For Infoscale 8.0.2 and 9.0 for Windows, when using Volume Replicator (VVR) the heartbeat is failing to switch from hostname or admin IP to virtual IP causing replication to be stuck in Activating state
Problem
For Infoscale 8.0.2 and 9.0 for Windows, when using Volume Replicator (VVR) the heartbeat fails to switch from hostname or admin IP to virtual IP causing replication to be stuck in Activating state.
Error Message
There are no errors seen in the GUI or logs to account for this issue. Only the replication state does not transition from Activating to Active state.
Cause
When configuring VVR secondary in an Infoscale Cluster using a virtual IP address for local and remote Rlinks, if the connection is made using the secondary's hostname, VVR has problems converting the heartbeat for replication from this hostname to the virtual IP address selected. This is seen more often when replication is not started right away during the Add Secondary wizard.
Solution
Ensure that VVR requirements are met and that all required ports are open prior to attempting the workaround below. If assistance is needed to validate the VVR requirements and ports, please open a case with Arctera Support.

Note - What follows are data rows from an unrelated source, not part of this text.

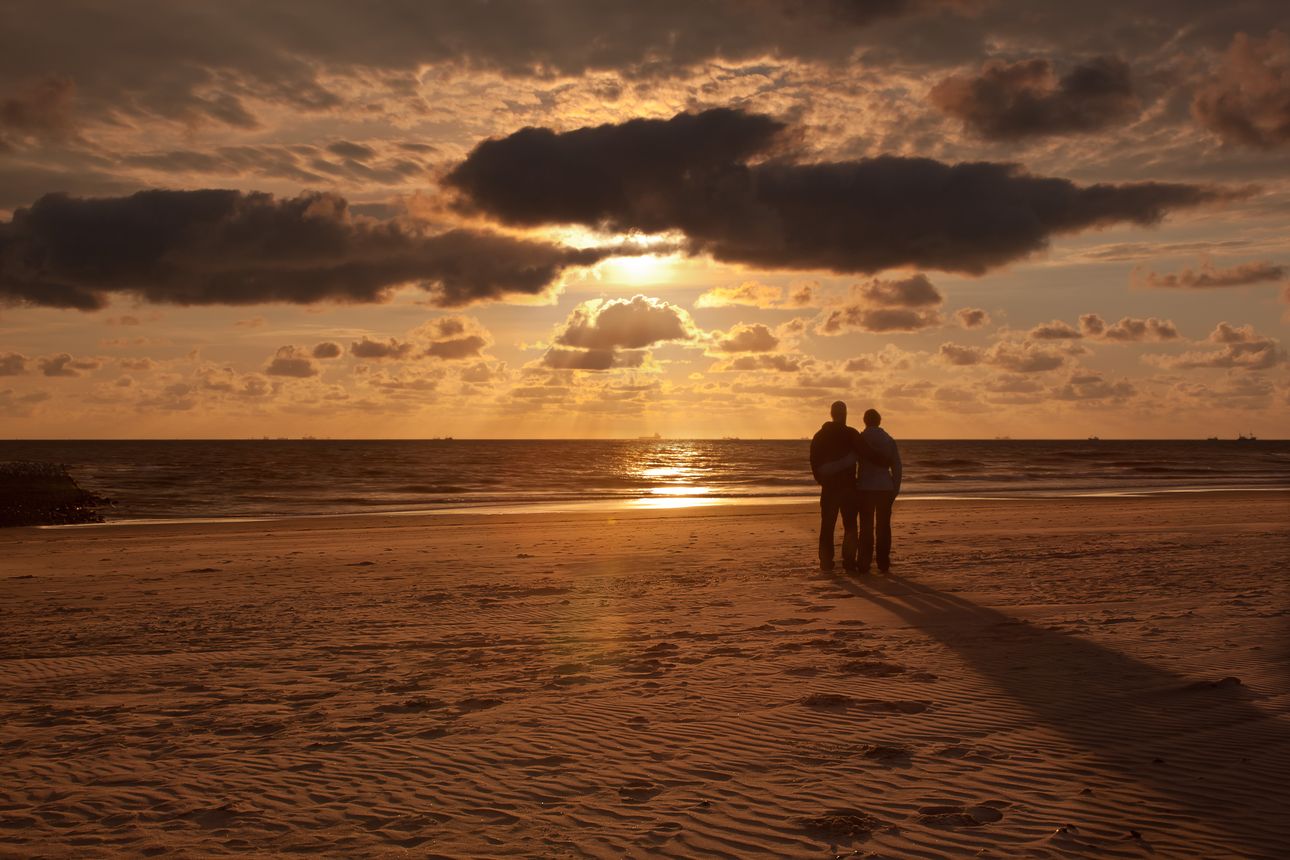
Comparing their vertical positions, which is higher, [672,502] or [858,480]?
[858,480]

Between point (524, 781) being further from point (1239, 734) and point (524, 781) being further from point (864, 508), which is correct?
point (864, 508)

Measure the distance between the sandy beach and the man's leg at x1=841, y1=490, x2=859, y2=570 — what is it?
0.64 metres

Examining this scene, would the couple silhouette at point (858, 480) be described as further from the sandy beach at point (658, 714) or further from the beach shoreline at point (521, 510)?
the beach shoreline at point (521, 510)

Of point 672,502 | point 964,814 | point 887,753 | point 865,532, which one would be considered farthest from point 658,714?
point 672,502

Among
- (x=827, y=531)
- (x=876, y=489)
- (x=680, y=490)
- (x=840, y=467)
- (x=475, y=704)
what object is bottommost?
(x=680, y=490)

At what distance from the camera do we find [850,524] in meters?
12.6

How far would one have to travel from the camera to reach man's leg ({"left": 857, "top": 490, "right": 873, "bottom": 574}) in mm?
12367

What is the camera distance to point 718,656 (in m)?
7.66

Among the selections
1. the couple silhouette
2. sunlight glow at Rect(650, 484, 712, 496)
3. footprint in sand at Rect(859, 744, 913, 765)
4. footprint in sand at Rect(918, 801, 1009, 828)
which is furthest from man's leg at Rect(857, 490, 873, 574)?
sunlight glow at Rect(650, 484, 712, 496)

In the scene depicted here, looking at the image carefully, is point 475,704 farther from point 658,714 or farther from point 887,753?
point 887,753

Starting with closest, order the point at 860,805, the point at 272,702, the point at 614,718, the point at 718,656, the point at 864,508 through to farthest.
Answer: the point at 860,805, the point at 614,718, the point at 272,702, the point at 718,656, the point at 864,508

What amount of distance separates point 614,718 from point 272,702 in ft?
7.68

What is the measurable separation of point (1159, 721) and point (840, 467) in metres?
6.82

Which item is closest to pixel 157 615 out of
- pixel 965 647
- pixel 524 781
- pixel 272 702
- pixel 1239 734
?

For Infoscale 8.0.2, ensure that the patch Patch_8_0_20009_0_4190108 is installed on both Primary and Secondary servers (all cluster nodes at both sites.)
Note: The above patch is applicable for Infoscale 8.0.2 only. A similar patch for Infoscale 9.0 is currently not available.
Once the patch is installed, validate the configuration from vxprint -VPl and accordingly perform the suited steps.
SCENARIO #1:
If there is a single IP listed in the vxprint -VPl output for the assoc flag and that is the correct VVR IP
For example: In the below vxprint -VPl, we can see the VVR IP listed as
assoc : rvg=TEST_RVG
<====DR VVR IP
remote_host=192.168.10.216 remote_dg=EVDG
<====PR VVR IP
remote_rlink=rlk_xxx_xxxx
local_host=192.168.10.116
The same is listed when viewed from VEA->Replication Network
SOLUTION: Once the patch is applied, simply perform Stop replication followed by Start replication
SCENARIO #2:
In the below vxprint -VPl, we can see dual IP/incorrect IP in the vxprint -VPl for the assoc flag
assoc : rvg=TEST_RVG
<====DR VVR IP
remote_host=192.168.10.216 remote_dg=EVDG
<==== Additional IP reported
remote_rlink=rlk_xxx_xxxx
local_host=192.168.10.116 {10.10.30.1}
While the view in VEA->Replication Network shows below:
SOLUTION: Once the patch is applied, perform the steps below.
o Run hastop -local -force on the secondary node
o Delete only the secondary
o Re-add the secondary.
The Product Engineering team currently plans to address this issue through a future patch or hotfix in 9.0 versions of the software. Please note that our company reserves the right to withdraw any fix from the targeted release if it fails quality assurance tests. Development plans are subject to change, and any actions you take based on this information, or your reliance on it, are at your own risk.